FOLHA DE SÃO PAULO
FREDERICO VASCONCELOS
DA REPORTAGEM LOCAL
Acusados de grandes crimes financeiros no Brasil não têm por que temer um processo similar ou uma condenação como a de 150 anos de prisão imposta ao financista Bernard Madoff, nos Estados Unidos.
Grandes fraudes domésticas, como o caso Banestado ou o megarrombo do Banco Nacional, guardadas as proporções, ilustram as distintas condições de investigação, julgamento e condenação nos dois países.
O banco dos Magalhães Pinto manteve contas fantasmas graças à inoperância da fiscalização do BC. Também no caso da megalavagem de US$ 20 bilhões do caso Banestado, “o BC jamais representou ao Ministério Público e à Receita”, diz o procurador da República Celso Três, que participou da Força-Tarefa CC-5. Houve bons resultados, mas, com a demora, vários fatos prescreveram (quando não cabe mais punição).
Os EUA têm tradição de fazer investigações integradas, reunindo órgãos de fiscalização, com apoio de departamentos similares de outros países.
Aqui, a confissão do réu não é suficiente para levar à imediata condenação – como ocorreu com Madoff. “O sistema judiciário norte-americano prevê a “pleabargain”. Se o réu se declarar culpado não haverá processo mas apenas aplicação da pena”, explica o criminalista Tales Castelo Branco.
“No Brasil, um processo por crime financeiro demora anos.
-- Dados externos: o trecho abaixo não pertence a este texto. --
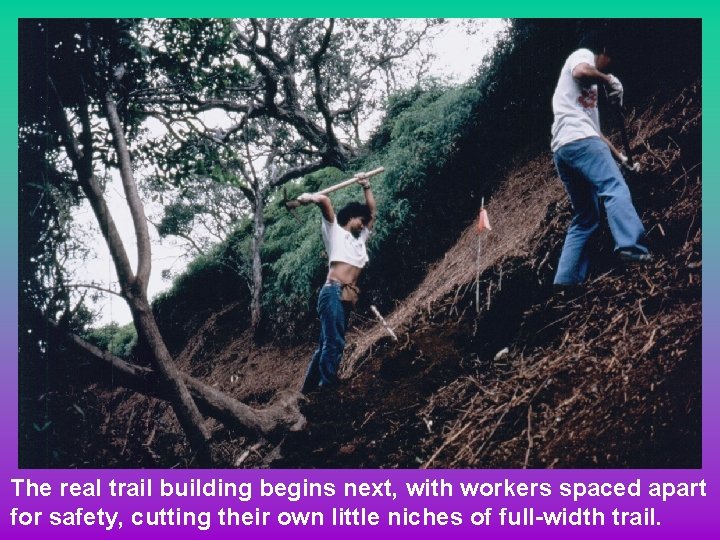 The real trail building begins next, with workers spaced apart for safety, cutting their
Muito dificilmente o réu permanecerá preso durante o processo, por mais grave que tenha sido a fraude”, diz o procurador da República Mario Bonsaglia.
Por aqui, a prisão de banqueiros não costuma ter longa duração -Cacciola é tido como exceção, diante de casos emblemáticos, como o de Edemar Cid Ferreira, ou mais controvertidos, como o de Daniel Dantas. Ambos recorrem em liberdade.
Madoff estava preso desde dezembro. Aguardou a sentença encarcerado. No Brasil, admite-se o cumprimento da pena apenas quando o processo transita em julgado (quando não cabe mais recurso). “São quatro instâncias, algo sem paralelo no mundo”, comenta o procurador Celso Três.
O Supremo Tribunal Federal vetou as aparições de criminosos de colarinho branco presos e algemados. O caso Madoff remete, de certa forma, ao do bilionário Allen Stanford (que causou prejuízo de cerca de US$ 7 bilhões), exibido à mídia com algemas e vestindo macacão laranja de presidiário.
Nos EUA, como lembra o procurador da República Vladimir Aras, é comum a “perp walk” (algo como a caminhada do acusado, sempre algemado, para registro por fotógrafos e cinegrafistas). No Brasil, houve a supressão das algemas, “tratamento humanitário por força de louvável decisão vinculante do STF”, como entende o criminalista Castelo Branco.
Aqui, em tese, múltiplos crimes podem levar a uma condenação igual à de Madoff. Mas nenhum réu cumpre mais do que 30 anos. A advogada Flávia Rahal, presidente do Instituto de Defesa do Direito de Defesa, diz que “casos julgados para e pela opinião pública desvirtuam o papel da Justiça e sua própria realização”.
Prejuízos no Brasil devem atingir milhões
Com o próprio valor das perdas provocadas pelo esquema de Bernard Madoff ainda sendo alvo de contestação (calcula-se que possa chegar a US$ 65 bilhões), não há um levantamento concreto sobre o tamanho do rombo provocado por ele no Brasil -mas não há dúvidas de que os tentáculos da fraude chegaram ao país.
O advogado americano David Rosemberg afirmou em janeiro (pouco mais de um mês depois da revelação do caso) que já havia sido procurado por 15 investidores brasileiros e que as perdas no país chegaram a “dezenas de milhões de dólares”.
Ele disse que nenhum dos investidores aplicou diretamente com Madoff, mas por meio de bancos como Safra, Santander, Itaú e UBS e do fundo norte-americano Fairfield Greenwich, além de outras instituições no país, nos EUA e na Europa.
No caso do Santander, o “Wall Street Journal” disse que eram de brasileiros US$ 300 milhões dos US$ 3,1 bilhões que um fundo do banco perdeu com o financista. O banco espanhol ofereceu um acordo para os investidores do fundo que já teria sido aceito por mais de 90% dos clientes individuais.